A block of data:
[BEGIN]
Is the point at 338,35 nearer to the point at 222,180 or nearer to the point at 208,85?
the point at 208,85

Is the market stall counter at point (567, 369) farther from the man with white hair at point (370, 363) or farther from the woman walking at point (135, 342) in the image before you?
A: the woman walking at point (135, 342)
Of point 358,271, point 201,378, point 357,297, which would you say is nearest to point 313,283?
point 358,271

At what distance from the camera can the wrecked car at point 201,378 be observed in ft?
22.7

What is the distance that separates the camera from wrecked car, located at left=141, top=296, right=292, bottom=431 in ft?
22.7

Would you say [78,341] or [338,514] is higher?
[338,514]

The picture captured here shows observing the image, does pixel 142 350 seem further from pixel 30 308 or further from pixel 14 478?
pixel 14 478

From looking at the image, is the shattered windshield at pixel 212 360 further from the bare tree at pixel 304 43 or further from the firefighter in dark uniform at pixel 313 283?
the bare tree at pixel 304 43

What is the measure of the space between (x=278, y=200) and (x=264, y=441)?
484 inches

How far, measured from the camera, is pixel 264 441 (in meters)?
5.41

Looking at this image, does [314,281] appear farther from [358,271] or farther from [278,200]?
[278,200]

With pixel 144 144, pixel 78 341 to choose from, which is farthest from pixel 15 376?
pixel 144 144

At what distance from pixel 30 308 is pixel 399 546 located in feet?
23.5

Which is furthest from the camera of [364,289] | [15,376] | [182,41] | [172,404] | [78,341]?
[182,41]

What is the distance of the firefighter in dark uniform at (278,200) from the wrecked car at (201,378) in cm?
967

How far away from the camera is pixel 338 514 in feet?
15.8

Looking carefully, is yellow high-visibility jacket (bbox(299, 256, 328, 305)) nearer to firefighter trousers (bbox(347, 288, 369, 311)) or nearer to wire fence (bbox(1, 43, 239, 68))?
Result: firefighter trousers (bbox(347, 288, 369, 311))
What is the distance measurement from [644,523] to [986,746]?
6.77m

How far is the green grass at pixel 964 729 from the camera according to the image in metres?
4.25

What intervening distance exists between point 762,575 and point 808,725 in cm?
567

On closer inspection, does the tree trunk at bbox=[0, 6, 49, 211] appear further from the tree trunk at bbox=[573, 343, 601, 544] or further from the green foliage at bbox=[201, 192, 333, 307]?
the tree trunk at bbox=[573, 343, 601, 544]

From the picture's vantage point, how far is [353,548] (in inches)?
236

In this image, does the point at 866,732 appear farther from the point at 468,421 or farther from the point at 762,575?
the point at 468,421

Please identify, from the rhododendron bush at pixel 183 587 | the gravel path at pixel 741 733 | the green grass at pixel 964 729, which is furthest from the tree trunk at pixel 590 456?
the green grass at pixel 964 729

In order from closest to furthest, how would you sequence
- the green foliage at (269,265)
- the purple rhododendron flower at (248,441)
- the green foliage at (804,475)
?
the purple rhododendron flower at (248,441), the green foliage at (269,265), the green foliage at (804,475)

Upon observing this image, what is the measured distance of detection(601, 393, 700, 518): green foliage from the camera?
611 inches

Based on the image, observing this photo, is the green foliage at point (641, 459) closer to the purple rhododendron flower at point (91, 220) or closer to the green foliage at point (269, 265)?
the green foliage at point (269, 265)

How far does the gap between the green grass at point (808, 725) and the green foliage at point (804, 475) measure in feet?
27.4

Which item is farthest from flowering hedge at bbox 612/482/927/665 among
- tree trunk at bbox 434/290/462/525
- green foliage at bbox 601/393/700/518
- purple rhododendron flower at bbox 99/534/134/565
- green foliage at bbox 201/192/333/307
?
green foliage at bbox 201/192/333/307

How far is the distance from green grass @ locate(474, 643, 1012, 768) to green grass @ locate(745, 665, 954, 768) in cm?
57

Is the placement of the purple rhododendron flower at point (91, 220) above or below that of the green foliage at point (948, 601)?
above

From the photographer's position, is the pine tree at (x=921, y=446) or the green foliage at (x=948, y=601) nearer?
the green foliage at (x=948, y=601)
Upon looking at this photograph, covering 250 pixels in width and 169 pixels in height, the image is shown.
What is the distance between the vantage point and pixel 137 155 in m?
[END]
What the exercise asks: Copy exactly the line containing "Which item is" and every line after it, ending with the last line of the records above.

Output:
Which item is farthest from flowering hedge at bbox 612/482/927/665 among
- tree trunk at bbox 434/290/462/525
- green foliage at bbox 601/393/700/518
- purple rhododendron flower at bbox 99/534/134/565
- green foliage at bbox 201/192/333/307
?
green foliage at bbox 201/192/333/307

How far is the distance from green grass @ locate(474, 643, 1012, 768) to green grass @ locate(745, 665, 954, 768) in cm?
57

Is the placement of the purple rhododendron flower at point (91, 220) above or below that of the green foliage at point (948, 601)?
above

From the photographer's position, is the pine tree at (x=921, y=446) or the green foliage at (x=948, y=601) nearer?
the green foliage at (x=948, y=601)
Upon looking at this photograph, covering 250 pixels in width and 169 pixels in height, the image is shown.
What is the distance between the vantage point and pixel 137 155 in m?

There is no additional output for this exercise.